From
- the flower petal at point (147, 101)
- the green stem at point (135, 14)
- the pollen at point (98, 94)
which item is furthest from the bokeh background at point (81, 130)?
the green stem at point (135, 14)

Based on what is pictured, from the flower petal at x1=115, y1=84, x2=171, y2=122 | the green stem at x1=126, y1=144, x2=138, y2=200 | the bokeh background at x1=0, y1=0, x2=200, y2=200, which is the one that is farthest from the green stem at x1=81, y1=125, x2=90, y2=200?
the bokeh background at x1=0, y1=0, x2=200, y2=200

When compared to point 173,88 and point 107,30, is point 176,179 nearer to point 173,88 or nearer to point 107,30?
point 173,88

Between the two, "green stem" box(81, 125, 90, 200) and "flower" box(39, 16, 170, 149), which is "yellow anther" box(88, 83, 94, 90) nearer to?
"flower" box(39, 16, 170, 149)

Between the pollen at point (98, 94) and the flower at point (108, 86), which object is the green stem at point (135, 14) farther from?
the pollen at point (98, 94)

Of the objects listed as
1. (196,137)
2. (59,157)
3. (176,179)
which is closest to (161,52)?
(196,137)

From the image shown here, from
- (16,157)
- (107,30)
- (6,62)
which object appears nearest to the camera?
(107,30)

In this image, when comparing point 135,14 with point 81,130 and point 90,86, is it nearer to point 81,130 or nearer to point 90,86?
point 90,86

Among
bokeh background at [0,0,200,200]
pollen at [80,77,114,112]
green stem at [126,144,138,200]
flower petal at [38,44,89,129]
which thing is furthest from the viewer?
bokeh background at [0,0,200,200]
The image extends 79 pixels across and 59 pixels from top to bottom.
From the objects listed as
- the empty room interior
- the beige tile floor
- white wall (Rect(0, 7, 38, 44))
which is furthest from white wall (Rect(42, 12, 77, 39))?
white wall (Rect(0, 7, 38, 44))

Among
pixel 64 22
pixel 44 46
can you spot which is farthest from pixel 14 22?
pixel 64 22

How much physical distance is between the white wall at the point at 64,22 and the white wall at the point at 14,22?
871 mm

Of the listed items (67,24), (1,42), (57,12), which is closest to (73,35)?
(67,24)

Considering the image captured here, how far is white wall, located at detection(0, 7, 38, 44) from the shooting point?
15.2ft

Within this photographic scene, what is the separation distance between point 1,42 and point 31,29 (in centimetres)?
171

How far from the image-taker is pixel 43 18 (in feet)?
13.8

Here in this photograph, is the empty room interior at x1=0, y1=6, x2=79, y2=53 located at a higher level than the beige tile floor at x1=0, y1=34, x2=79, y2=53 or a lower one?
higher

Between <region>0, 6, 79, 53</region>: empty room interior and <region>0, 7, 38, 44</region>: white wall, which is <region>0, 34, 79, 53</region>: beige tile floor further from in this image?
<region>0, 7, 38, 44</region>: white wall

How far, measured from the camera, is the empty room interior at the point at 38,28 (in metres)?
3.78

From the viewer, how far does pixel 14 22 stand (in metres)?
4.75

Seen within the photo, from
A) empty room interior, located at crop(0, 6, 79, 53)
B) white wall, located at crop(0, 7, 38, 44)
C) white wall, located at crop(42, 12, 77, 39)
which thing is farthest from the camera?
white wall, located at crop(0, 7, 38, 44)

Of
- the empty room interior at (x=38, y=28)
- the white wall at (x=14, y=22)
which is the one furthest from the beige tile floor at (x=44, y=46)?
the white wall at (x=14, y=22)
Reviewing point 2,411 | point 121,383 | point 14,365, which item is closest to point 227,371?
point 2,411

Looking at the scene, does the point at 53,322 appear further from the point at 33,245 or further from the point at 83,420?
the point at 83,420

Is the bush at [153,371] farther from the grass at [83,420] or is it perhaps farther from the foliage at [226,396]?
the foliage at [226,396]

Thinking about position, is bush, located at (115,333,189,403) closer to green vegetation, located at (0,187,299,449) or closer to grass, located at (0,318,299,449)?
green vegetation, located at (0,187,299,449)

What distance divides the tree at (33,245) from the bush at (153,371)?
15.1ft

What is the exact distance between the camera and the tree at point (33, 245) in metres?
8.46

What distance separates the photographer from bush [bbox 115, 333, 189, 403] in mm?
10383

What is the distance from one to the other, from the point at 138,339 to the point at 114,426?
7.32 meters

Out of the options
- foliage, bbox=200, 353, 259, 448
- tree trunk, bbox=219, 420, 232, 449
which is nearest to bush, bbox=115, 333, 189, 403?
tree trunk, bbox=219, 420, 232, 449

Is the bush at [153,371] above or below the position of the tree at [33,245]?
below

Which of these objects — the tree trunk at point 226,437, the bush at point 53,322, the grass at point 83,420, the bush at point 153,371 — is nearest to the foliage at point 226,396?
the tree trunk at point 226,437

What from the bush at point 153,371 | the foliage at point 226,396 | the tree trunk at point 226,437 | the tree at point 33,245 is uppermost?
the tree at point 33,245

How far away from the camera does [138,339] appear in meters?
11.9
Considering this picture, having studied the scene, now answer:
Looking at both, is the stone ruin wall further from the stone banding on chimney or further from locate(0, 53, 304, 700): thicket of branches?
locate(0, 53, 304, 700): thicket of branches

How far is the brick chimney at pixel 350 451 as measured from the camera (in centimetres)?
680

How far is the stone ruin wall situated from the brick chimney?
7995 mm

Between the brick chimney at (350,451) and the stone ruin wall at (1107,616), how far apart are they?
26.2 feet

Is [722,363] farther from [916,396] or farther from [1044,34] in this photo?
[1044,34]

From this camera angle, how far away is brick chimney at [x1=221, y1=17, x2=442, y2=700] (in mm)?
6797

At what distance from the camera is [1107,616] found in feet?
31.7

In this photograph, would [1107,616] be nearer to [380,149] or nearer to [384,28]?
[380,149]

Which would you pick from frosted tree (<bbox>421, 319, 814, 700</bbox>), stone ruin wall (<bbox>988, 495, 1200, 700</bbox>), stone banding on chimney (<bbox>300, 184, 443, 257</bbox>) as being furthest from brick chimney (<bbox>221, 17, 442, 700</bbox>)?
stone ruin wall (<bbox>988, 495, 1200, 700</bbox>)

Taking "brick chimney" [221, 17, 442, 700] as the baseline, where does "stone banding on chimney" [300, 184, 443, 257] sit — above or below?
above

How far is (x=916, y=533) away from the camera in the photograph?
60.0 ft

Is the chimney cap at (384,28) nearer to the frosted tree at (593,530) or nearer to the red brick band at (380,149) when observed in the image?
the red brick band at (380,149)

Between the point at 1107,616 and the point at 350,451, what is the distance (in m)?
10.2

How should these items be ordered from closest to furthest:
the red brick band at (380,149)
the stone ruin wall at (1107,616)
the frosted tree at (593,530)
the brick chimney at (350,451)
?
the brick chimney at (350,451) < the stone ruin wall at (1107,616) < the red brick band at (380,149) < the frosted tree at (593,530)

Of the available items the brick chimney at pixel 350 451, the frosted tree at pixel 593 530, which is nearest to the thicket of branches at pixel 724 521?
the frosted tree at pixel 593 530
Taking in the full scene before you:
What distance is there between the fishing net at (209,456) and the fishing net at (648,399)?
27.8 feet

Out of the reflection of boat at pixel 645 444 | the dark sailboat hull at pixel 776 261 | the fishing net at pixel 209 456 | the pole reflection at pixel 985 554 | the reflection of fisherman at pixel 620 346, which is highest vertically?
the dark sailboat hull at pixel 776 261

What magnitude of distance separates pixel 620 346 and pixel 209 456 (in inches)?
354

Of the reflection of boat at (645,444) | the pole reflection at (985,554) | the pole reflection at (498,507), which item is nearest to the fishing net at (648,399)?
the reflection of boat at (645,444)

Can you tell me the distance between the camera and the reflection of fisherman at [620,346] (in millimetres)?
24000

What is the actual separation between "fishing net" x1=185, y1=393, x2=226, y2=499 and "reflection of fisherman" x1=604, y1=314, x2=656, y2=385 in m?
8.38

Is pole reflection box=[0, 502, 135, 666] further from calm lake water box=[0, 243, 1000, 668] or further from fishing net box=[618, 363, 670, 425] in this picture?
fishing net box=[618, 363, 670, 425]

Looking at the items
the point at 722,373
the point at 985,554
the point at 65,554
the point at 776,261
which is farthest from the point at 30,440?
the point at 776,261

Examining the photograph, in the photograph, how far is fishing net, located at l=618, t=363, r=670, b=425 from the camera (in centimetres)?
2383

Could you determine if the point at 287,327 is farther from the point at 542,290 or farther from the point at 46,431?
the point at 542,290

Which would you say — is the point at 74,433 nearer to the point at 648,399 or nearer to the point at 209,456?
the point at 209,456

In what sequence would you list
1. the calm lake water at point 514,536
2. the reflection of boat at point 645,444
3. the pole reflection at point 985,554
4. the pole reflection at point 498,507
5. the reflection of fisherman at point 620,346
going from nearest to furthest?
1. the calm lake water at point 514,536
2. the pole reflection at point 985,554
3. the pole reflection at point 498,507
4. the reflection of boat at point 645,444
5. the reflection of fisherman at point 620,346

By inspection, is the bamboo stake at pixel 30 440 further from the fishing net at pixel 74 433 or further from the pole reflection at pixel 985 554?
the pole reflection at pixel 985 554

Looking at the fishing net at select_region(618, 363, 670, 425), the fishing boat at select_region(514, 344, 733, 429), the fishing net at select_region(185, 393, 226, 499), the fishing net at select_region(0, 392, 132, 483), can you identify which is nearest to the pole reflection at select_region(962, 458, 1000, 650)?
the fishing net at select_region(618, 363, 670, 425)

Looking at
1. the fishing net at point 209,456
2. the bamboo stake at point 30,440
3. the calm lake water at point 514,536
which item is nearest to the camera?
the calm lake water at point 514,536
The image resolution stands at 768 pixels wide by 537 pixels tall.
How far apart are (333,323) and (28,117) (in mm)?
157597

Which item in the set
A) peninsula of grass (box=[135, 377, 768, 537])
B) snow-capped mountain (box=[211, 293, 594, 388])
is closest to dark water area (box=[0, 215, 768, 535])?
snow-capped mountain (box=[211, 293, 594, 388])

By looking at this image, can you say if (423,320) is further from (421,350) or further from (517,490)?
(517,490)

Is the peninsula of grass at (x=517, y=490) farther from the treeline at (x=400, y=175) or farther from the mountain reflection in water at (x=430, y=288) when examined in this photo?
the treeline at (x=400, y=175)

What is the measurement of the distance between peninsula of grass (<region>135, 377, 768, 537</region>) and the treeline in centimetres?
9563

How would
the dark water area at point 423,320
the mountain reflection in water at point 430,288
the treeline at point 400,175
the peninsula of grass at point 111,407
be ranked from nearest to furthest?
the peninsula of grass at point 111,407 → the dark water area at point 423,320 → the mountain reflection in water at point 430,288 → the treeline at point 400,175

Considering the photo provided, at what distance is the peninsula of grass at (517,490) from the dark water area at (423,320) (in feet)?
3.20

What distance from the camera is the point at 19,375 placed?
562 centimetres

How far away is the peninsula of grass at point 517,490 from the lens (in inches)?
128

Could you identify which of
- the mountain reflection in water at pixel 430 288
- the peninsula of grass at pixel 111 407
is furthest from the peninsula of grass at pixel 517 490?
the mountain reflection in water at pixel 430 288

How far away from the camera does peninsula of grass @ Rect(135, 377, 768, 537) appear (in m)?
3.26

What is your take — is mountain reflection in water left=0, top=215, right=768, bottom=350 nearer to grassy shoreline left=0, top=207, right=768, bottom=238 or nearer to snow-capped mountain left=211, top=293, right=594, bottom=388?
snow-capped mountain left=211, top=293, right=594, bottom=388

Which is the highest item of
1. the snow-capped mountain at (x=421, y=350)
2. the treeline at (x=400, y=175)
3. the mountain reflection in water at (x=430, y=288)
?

● ● ●

What to work on:
Return the part of the material that opens with the line containing "Looking at the scene, does" and closes with the line containing "7.32 meters", copying each line word for word.

Answer to this task:
Looking at the scene, does the point at 53,322 appear further from the point at 33,245 or further from the point at 83,420?
the point at 83,420

Is the bush at [153,371] farther from the grass at [83,420] or is it perhaps farther from the foliage at [226,396]?
the foliage at [226,396]

Thinking about position, is bush, located at (115,333,189,403) closer to green vegetation, located at (0,187,299,449) or closer to grass, located at (0,318,299,449)?
green vegetation, located at (0,187,299,449)

What distance divides the tree at (33,245) from the bush at (153,371)?
15.1ft

What is the exact distance between the camera and the tree at point (33, 245) in metres?
8.46

What distance separates the photographer from bush [bbox 115, 333, 189, 403] in mm?
10383

What is the distance from one to the other, from the point at 138,339 to the point at 114,426?
7.32 meters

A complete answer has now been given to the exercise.